YOUR GOAL →
How many lines in the material below contain the string "sign", counting only matches with the same case? Reply with the number alone.
====================
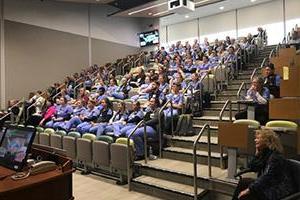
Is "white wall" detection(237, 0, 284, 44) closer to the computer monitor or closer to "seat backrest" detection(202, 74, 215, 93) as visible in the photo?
"seat backrest" detection(202, 74, 215, 93)

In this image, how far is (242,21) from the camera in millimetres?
13867

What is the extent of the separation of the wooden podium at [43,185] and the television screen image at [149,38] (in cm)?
1297

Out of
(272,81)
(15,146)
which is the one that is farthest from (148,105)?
(15,146)

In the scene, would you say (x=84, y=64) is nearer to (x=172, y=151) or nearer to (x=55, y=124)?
(x=55, y=124)

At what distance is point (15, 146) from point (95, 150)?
320cm

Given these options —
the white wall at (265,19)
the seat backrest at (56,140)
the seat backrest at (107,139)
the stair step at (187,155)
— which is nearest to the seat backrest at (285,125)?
the stair step at (187,155)

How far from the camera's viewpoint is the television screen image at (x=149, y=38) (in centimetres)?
1519

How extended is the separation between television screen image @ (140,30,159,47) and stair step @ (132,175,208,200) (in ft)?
35.1

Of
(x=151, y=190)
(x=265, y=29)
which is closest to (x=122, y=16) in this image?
(x=265, y=29)

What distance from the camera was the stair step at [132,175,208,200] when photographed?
4425 millimetres

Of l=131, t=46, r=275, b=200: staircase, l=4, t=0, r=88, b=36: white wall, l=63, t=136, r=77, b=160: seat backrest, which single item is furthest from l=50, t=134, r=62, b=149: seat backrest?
l=4, t=0, r=88, b=36: white wall

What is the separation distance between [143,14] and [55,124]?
7762 millimetres

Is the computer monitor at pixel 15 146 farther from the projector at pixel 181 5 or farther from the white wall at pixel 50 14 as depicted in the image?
the white wall at pixel 50 14

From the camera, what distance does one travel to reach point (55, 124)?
25.8 ft
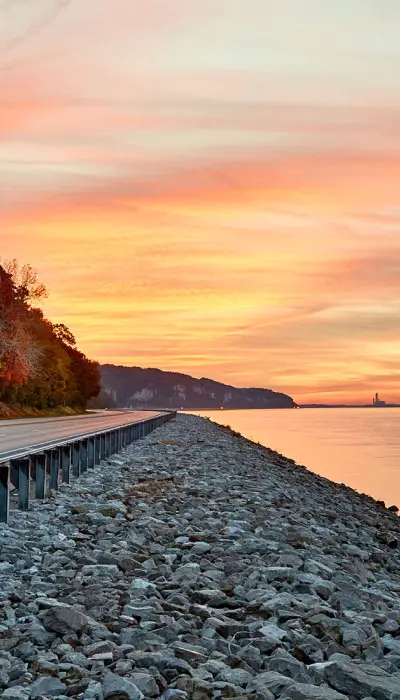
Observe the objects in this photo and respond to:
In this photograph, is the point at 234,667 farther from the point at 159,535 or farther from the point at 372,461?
the point at 372,461

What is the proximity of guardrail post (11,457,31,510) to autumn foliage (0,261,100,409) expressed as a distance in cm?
5043

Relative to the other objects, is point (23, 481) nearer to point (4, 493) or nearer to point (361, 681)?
point (4, 493)

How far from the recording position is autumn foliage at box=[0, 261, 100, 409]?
65438 millimetres

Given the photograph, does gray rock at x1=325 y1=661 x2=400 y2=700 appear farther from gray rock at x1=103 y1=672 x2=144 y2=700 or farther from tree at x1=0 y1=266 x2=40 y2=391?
tree at x1=0 y1=266 x2=40 y2=391

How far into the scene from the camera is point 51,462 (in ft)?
58.3

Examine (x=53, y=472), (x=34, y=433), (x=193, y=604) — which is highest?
(x=34, y=433)

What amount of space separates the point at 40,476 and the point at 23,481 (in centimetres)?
167

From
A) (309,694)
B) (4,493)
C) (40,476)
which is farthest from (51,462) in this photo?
(309,694)

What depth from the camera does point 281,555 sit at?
10.9 m

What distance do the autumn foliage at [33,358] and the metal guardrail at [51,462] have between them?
110ft

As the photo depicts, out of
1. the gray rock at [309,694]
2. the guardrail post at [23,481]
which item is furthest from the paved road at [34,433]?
the gray rock at [309,694]

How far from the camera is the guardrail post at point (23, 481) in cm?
1479

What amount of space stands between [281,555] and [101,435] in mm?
16325

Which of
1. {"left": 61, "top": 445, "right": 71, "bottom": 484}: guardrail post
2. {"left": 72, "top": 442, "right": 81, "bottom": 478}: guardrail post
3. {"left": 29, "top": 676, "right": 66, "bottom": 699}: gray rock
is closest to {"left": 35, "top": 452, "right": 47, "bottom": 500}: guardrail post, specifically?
{"left": 61, "top": 445, "right": 71, "bottom": 484}: guardrail post
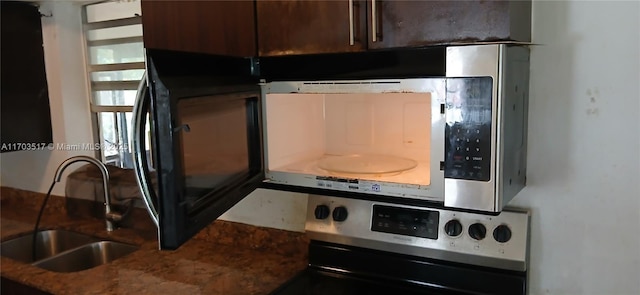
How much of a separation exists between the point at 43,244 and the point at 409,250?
152 cm

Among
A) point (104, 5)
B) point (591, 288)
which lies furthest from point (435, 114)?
point (104, 5)

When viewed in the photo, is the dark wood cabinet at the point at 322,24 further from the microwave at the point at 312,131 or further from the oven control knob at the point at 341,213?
the oven control knob at the point at 341,213

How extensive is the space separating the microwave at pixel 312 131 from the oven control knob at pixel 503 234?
0.12 meters

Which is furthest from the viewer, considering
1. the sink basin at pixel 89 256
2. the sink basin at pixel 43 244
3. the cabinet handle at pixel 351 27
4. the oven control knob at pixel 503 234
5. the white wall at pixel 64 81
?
the white wall at pixel 64 81

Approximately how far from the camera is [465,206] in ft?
3.25

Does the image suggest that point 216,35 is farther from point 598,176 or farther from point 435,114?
point 598,176

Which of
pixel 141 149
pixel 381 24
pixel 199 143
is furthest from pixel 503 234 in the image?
pixel 141 149

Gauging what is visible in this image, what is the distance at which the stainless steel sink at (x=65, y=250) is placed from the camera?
5.72 ft

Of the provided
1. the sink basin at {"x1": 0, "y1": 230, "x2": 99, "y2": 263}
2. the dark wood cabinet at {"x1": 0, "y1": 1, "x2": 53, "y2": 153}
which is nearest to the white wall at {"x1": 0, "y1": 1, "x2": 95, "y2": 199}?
the dark wood cabinet at {"x1": 0, "y1": 1, "x2": 53, "y2": 153}

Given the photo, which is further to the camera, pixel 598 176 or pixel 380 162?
pixel 380 162

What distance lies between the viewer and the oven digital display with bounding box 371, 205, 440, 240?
1231mm

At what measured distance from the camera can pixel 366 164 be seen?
1.25 meters

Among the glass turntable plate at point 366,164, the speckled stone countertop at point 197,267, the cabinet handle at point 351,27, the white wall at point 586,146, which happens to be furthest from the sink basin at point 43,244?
the white wall at point 586,146

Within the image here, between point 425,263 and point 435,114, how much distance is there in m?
0.45
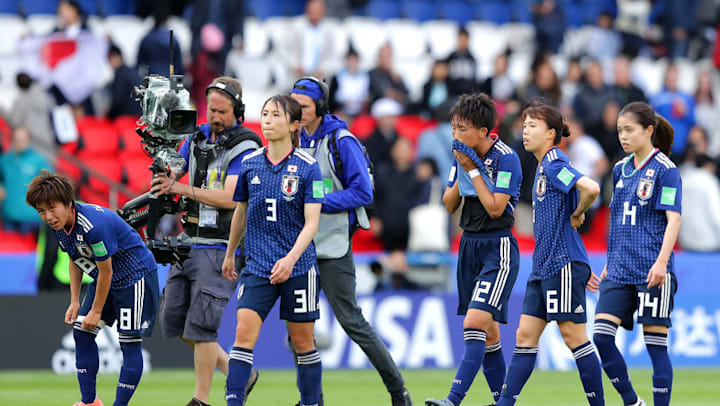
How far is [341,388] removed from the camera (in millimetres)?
12422

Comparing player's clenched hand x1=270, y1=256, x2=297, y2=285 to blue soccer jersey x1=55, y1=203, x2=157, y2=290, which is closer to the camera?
player's clenched hand x1=270, y1=256, x2=297, y2=285

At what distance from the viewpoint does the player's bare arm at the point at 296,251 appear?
7824 mm

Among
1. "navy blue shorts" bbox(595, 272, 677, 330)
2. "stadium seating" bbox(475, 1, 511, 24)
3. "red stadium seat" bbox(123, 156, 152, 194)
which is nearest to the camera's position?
"navy blue shorts" bbox(595, 272, 677, 330)

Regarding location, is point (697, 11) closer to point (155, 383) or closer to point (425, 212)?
point (425, 212)

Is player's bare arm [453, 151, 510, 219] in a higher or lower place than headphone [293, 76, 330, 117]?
lower

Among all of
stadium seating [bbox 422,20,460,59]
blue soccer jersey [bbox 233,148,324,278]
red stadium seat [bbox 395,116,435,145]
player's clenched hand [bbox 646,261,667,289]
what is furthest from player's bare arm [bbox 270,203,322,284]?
stadium seating [bbox 422,20,460,59]

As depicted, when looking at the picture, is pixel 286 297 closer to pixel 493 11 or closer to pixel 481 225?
pixel 481 225

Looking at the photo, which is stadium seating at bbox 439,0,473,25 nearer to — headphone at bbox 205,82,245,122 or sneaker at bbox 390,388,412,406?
headphone at bbox 205,82,245,122

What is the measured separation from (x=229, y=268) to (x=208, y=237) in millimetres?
807

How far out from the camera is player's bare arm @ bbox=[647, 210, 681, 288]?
8.24 m

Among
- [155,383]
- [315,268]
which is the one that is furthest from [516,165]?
[155,383]

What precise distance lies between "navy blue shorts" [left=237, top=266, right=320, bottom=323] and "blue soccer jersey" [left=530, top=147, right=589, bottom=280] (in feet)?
5.49

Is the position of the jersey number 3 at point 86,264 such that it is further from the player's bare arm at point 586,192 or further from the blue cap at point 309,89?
the player's bare arm at point 586,192

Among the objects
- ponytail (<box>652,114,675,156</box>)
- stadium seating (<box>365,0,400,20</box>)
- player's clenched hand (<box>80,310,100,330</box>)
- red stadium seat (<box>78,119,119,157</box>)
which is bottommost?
player's clenched hand (<box>80,310,100,330</box>)
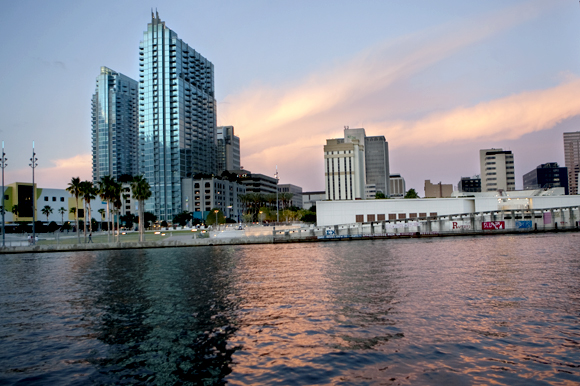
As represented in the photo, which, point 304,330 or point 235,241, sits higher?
point 235,241

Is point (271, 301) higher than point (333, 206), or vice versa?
point (333, 206)

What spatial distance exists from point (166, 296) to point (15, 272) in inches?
1372

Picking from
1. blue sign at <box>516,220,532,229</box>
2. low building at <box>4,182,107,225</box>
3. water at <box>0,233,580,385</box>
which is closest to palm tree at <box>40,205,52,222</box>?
low building at <box>4,182,107,225</box>

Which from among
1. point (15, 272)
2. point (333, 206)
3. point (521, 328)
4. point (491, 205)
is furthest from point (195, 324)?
point (491, 205)

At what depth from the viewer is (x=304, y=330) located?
22.8 m

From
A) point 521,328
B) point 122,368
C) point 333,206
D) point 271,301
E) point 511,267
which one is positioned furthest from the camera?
point 333,206

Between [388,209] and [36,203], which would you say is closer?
[388,209]

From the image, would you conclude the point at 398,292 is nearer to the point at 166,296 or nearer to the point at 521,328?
the point at 521,328

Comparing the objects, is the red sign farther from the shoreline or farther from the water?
the water

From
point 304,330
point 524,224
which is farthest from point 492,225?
point 304,330

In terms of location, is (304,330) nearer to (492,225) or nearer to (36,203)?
(492,225)

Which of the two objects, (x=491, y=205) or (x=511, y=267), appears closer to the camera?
(x=511, y=267)

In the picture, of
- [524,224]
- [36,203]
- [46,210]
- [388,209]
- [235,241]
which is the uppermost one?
[36,203]

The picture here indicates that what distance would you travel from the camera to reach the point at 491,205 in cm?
12538
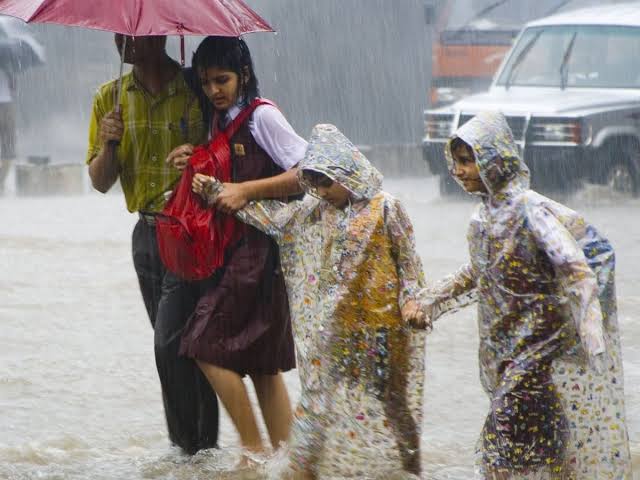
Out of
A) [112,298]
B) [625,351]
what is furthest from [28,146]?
[625,351]

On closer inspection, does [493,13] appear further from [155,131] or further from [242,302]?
[242,302]

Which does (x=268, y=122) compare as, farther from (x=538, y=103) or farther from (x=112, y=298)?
(x=538, y=103)

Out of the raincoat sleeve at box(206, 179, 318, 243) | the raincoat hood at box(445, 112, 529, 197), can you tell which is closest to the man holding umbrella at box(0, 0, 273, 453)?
the raincoat sleeve at box(206, 179, 318, 243)

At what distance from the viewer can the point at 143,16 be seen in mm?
4648

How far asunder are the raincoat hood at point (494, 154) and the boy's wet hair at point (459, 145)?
13 mm

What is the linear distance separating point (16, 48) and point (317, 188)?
1389cm

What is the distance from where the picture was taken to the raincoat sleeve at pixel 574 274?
160 inches

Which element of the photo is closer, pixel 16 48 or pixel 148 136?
pixel 148 136

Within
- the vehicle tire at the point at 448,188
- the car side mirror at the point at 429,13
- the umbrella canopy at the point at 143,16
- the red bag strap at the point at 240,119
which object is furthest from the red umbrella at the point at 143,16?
the car side mirror at the point at 429,13

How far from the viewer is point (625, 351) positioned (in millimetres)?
7691

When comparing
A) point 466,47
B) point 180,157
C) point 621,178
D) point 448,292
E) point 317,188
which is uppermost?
point 180,157

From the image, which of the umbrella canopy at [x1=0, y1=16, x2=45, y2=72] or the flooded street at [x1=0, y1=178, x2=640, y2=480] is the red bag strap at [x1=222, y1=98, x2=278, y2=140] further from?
the umbrella canopy at [x1=0, y1=16, x2=45, y2=72]

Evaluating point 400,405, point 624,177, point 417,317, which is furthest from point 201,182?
point 624,177

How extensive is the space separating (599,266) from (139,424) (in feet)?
8.49
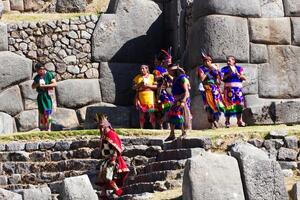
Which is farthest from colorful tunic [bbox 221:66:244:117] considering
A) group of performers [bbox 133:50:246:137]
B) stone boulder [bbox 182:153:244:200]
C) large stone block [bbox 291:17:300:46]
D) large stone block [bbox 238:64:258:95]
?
stone boulder [bbox 182:153:244:200]

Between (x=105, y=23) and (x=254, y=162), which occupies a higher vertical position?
→ (x=105, y=23)

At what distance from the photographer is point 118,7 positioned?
79.9 ft

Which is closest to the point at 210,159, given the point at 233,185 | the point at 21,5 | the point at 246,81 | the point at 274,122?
the point at 233,185

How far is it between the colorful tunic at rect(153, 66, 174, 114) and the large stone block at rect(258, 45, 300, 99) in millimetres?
1928

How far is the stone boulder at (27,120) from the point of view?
23312mm

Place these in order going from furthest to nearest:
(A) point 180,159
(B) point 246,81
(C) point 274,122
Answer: (B) point 246,81, (C) point 274,122, (A) point 180,159

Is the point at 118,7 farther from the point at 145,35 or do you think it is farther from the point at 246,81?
the point at 246,81

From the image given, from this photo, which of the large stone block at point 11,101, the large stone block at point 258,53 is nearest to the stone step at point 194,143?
the large stone block at point 258,53

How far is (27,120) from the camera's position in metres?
23.4

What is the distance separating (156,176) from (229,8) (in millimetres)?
6566

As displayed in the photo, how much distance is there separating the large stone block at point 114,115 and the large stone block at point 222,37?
2.96 metres

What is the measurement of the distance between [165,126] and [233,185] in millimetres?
8521

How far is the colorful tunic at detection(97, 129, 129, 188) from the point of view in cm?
1460

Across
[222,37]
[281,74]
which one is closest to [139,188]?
[222,37]
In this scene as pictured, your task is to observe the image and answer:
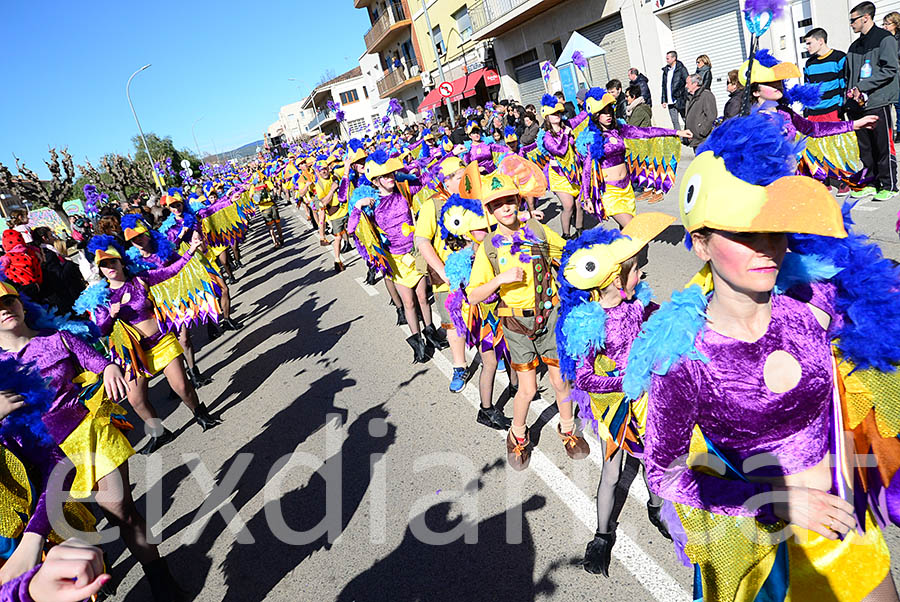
====================
OUTPUT FOR THIS EXERCISE →
2